The spiritual essence in man can kill and destroy Ravan, the ten-headed monstrosity of extrovertedness. It can do it with the army of monkeys. An educated man reading this should know what the monkeys refer to. The monkey has two qualities – asthiratwa and chanchalatwa – instability and restlessness. The thoughts in the human mind have these two qualities. They cannot remain – stable. The monkey cannot stay on one branch; it jumps from one branch to another and from tree to tree. It will still be restless if it gets tired and sits on a tree. Thus, it cannot keep quiet even for a minute. So, too, are our thoughts. They can never remain quiet but keep jumping from topic to topic. The army of thoughts is to be controlled. But, at this moment, Vali, who stands for lust, controls them. This has to be destroyed. And how? It can only be done from behind. From the front, every time, it is your lust that wins, and not you. So, if ever you want to conquer this lust, you have to shoot it from behind the tree.

About Vali

Vali had such great power that anytime an enemy approached him, half the enemy’s strength would drain away, and Vali himself would become three times stronger. So, Rama had to kill him from behind.
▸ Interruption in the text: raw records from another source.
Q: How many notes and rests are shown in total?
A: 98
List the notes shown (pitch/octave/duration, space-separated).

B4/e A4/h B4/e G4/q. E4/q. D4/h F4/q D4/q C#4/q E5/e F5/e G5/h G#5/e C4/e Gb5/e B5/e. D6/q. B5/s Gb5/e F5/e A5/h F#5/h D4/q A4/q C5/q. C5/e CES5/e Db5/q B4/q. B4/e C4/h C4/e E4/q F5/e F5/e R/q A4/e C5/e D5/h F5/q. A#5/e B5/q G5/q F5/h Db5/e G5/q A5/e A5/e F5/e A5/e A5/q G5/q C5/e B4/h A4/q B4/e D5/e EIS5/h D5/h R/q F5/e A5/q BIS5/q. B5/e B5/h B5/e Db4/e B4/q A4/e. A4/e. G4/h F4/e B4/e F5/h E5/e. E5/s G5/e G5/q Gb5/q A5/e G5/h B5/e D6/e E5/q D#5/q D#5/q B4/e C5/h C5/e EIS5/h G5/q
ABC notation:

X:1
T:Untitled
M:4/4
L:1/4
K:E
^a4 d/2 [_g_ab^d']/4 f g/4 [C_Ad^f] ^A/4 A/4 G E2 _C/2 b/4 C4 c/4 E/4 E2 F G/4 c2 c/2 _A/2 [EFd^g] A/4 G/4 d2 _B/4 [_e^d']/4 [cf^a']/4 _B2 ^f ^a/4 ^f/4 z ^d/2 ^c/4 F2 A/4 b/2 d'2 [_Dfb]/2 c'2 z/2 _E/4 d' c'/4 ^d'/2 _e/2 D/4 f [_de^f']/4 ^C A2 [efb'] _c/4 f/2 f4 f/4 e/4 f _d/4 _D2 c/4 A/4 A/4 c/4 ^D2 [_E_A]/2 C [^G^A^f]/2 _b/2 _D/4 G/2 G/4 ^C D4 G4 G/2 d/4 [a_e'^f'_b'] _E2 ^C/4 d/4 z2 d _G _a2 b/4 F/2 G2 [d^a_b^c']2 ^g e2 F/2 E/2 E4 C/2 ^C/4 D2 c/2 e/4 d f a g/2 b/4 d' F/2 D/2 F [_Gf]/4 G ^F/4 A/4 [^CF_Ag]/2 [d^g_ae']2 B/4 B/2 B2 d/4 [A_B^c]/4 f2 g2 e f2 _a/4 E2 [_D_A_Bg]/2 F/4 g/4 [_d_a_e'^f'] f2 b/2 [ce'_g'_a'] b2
To whom should he then give the kingship of the monkey-clan – the “thoughts?” To whom better than Sugreeva? “Greeva” means reins, “Sugreeva” means well-reined, i.e., well-controlled. When the thoughts are under one’s control, the army can cross the frontiers and reach Lanka to kill the ten-headed monster and bring back Sita.

When Rama regains Sita after destroying extrovertedness, the mind that is no longer extrovert is no mind. It (Sita) has to disappear. Without Sita, Rama cannot bring about “Rama-Rajya.” He cannot rule without a wife. Therefore, Kapila comes and offers him a Mithya Sita or Maya Sita. And with Maya Sita, Rama returns to rule Ayodhya with a tranquil and poised mind in a state of perfection, having regained his spiritual status. 

Though he returns with a mind, it is not there. It is like the sky, which allows everything to remain in space without contamination. So, Rama, the Man of Perfection, also allows the mind to remain in him but is unaffected by it. Since Rama functioned in the world outside with a perfectly controlled mind, the result had to be a RAMA-RAJYA !!!